[Begin Exercise materials]
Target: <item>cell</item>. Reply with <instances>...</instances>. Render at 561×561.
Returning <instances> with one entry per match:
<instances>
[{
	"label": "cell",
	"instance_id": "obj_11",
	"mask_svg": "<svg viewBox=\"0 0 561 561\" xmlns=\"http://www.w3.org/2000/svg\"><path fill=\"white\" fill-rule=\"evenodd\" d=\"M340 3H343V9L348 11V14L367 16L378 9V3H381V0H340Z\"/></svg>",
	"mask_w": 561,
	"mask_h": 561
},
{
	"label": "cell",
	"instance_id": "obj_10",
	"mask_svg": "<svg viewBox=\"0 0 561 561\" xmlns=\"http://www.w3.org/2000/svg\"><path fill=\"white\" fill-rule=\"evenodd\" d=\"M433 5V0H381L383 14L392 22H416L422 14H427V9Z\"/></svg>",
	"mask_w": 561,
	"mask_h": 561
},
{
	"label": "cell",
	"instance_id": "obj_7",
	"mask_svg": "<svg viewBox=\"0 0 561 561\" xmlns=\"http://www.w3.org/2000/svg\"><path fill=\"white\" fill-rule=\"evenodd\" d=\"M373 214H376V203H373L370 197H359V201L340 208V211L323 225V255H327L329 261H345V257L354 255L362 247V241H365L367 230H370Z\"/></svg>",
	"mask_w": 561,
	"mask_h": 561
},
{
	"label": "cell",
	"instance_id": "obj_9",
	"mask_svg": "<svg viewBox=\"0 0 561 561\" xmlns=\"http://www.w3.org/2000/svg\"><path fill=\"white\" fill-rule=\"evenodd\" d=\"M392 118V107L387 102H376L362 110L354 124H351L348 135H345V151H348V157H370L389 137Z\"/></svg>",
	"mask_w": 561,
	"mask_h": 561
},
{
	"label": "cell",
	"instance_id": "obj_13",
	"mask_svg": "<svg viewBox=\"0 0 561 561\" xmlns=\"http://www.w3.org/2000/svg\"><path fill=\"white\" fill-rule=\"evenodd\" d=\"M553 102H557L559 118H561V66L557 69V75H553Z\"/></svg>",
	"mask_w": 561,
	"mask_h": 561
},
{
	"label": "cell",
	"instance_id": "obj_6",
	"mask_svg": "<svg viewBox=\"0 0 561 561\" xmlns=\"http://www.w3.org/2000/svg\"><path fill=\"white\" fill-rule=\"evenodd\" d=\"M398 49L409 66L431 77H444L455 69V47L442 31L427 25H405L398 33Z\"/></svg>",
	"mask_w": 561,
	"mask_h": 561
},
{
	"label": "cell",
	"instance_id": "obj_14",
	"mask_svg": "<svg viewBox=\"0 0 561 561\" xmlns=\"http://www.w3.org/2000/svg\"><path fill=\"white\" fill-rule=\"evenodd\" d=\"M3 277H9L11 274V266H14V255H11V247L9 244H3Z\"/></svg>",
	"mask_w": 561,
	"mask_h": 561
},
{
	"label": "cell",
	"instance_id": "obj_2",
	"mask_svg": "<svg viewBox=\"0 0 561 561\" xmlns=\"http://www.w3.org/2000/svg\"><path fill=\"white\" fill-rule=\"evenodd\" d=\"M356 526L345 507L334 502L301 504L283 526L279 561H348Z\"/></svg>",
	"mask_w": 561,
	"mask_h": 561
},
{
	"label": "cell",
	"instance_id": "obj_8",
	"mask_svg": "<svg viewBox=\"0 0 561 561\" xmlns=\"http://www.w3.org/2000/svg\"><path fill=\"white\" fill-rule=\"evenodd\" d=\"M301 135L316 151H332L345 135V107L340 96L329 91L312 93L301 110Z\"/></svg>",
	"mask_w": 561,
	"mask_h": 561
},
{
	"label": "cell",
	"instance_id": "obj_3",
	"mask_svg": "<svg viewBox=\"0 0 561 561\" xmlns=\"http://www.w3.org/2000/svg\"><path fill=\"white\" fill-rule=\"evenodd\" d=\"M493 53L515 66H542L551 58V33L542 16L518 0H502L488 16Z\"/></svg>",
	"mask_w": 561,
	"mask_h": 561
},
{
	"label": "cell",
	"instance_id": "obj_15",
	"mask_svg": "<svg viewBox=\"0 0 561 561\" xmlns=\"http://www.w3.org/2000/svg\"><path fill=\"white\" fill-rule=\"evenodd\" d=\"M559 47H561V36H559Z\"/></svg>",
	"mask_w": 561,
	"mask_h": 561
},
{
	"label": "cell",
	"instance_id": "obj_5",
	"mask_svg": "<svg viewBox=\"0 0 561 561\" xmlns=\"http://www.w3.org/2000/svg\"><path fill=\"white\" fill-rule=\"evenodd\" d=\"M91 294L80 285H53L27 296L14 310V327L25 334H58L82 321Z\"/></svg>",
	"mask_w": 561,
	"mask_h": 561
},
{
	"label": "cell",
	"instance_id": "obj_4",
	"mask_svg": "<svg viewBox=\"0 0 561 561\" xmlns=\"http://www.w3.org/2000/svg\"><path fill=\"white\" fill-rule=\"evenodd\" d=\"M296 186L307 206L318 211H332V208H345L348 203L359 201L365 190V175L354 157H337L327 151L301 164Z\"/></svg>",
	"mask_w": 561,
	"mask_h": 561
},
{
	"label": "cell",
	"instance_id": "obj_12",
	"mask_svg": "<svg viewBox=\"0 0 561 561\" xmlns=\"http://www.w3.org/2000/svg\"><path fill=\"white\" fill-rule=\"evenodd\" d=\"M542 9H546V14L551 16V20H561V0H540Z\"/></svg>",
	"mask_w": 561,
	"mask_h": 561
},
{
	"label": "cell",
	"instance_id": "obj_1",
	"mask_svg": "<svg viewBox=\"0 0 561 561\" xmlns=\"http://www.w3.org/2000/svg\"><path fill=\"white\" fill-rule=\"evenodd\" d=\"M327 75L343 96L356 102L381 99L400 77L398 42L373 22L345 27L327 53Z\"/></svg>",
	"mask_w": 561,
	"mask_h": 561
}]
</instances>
[End Exercise materials]
*Given problem:* Write out the material above character for character, with no changes.

*Task result:*
Target: <item>cell</item>. Reply with <instances>...</instances>. Render at 561×561.
Returning <instances> with one entry per match:
<instances>
[{
	"label": "cell",
	"instance_id": "obj_11",
	"mask_svg": "<svg viewBox=\"0 0 561 561\" xmlns=\"http://www.w3.org/2000/svg\"><path fill=\"white\" fill-rule=\"evenodd\" d=\"M340 3H343V9L348 11V14L367 16L378 9V3H381V0H340Z\"/></svg>",
	"mask_w": 561,
	"mask_h": 561
},
{
	"label": "cell",
	"instance_id": "obj_10",
	"mask_svg": "<svg viewBox=\"0 0 561 561\" xmlns=\"http://www.w3.org/2000/svg\"><path fill=\"white\" fill-rule=\"evenodd\" d=\"M433 5V0H381L383 14L392 22H416L422 14H427V9Z\"/></svg>",
	"mask_w": 561,
	"mask_h": 561
},
{
	"label": "cell",
	"instance_id": "obj_7",
	"mask_svg": "<svg viewBox=\"0 0 561 561\" xmlns=\"http://www.w3.org/2000/svg\"><path fill=\"white\" fill-rule=\"evenodd\" d=\"M373 214H376V203H373L370 197H359V201L340 208V211L323 225V255H327L329 261H345V257L354 255L362 247V241H365L367 230H370Z\"/></svg>",
	"mask_w": 561,
	"mask_h": 561
},
{
	"label": "cell",
	"instance_id": "obj_9",
	"mask_svg": "<svg viewBox=\"0 0 561 561\" xmlns=\"http://www.w3.org/2000/svg\"><path fill=\"white\" fill-rule=\"evenodd\" d=\"M392 118V107L387 102H376L362 110L354 124H351L348 135H345V151H348V157H370L389 137Z\"/></svg>",
	"mask_w": 561,
	"mask_h": 561
},
{
	"label": "cell",
	"instance_id": "obj_13",
	"mask_svg": "<svg viewBox=\"0 0 561 561\" xmlns=\"http://www.w3.org/2000/svg\"><path fill=\"white\" fill-rule=\"evenodd\" d=\"M553 102H557L559 118H561V66L557 69V75H553Z\"/></svg>",
	"mask_w": 561,
	"mask_h": 561
},
{
	"label": "cell",
	"instance_id": "obj_6",
	"mask_svg": "<svg viewBox=\"0 0 561 561\" xmlns=\"http://www.w3.org/2000/svg\"><path fill=\"white\" fill-rule=\"evenodd\" d=\"M398 49L409 66L431 77H444L455 69V47L442 31L427 25H405L398 33Z\"/></svg>",
	"mask_w": 561,
	"mask_h": 561
},
{
	"label": "cell",
	"instance_id": "obj_14",
	"mask_svg": "<svg viewBox=\"0 0 561 561\" xmlns=\"http://www.w3.org/2000/svg\"><path fill=\"white\" fill-rule=\"evenodd\" d=\"M3 277H9L11 274V266H14V255H11V247L9 244H3Z\"/></svg>",
	"mask_w": 561,
	"mask_h": 561
},
{
	"label": "cell",
	"instance_id": "obj_2",
	"mask_svg": "<svg viewBox=\"0 0 561 561\" xmlns=\"http://www.w3.org/2000/svg\"><path fill=\"white\" fill-rule=\"evenodd\" d=\"M356 526L345 507L334 502L301 504L283 526L279 561H348Z\"/></svg>",
	"mask_w": 561,
	"mask_h": 561
},
{
	"label": "cell",
	"instance_id": "obj_8",
	"mask_svg": "<svg viewBox=\"0 0 561 561\" xmlns=\"http://www.w3.org/2000/svg\"><path fill=\"white\" fill-rule=\"evenodd\" d=\"M301 135L316 151H332L345 135V107L340 96L329 91L312 93L301 110Z\"/></svg>",
	"mask_w": 561,
	"mask_h": 561
},
{
	"label": "cell",
	"instance_id": "obj_3",
	"mask_svg": "<svg viewBox=\"0 0 561 561\" xmlns=\"http://www.w3.org/2000/svg\"><path fill=\"white\" fill-rule=\"evenodd\" d=\"M493 53L515 66H542L551 58V33L542 16L518 0H502L488 16Z\"/></svg>",
	"mask_w": 561,
	"mask_h": 561
},
{
	"label": "cell",
	"instance_id": "obj_15",
	"mask_svg": "<svg viewBox=\"0 0 561 561\" xmlns=\"http://www.w3.org/2000/svg\"><path fill=\"white\" fill-rule=\"evenodd\" d=\"M559 47H561V36H559Z\"/></svg>",
	"mask_w": 561,
	"mask_h": 561
},
{
	"label": "cell",
	"instance_id": "obj_5",
	"mask_svg": "<svg viewBox=\"0 0 561 561\" xmlns=\"http://www.w3.org/2000/svg\"><path fill=\"white\" fill-rule=\"evenodd\" d=\"M91 294L80 285H53L27 296L14 310V327L25 334H58L82 321Z\"/></svg>",
	"mask_w": 561,
	"mask_h": 561
},
{
	"label": "cell",
	"instance_id": "obj_4",
	"mask_svg": "<svg viewBox=\"0 0 561 561\" xmlns=\"http://www.w3.org/2000/svg\"><path fill=\"white\" fill-rule=\"evenodd\" d=\"M296 186L307 206L318 211H332V208H345L348 203L359 201L365 190V175L354 157H337L327 151L301 164Z\"/></svg>",
	"mask_w": 561,
	"mask_h": 561
},
{
	"label": "cell",
	"instance_id": "obj_12",
	"mask_svg": "<svg viewBox=\"0 0 561 561\" xmlns=\"http://www.w3.org/2000/svg\"><path fill=\"white\" fill-rule=\"evenodd\" d=\"M542 9H546V14L551 16V20H561V0H540Z\"/></svg>",
	"mask_w": 561,
	"mask_h": 561
},
{
	"label": "cell",
	"instance_id": "obj_1",
	"mask_svg": "<svg viewBox=\"0 0 561 561\" xmlns=\"http://www.w3.org/2000/svg\"><path fill=\"white\" fill-rule=\"evenodd\" d=\"M327 75L343 96L356 102L381 99L400 77L398 42L373 22L345 27L327 53Z\"/></svg>",
	"mask_w": 561,
	"mask_h": 561
}]
</instances>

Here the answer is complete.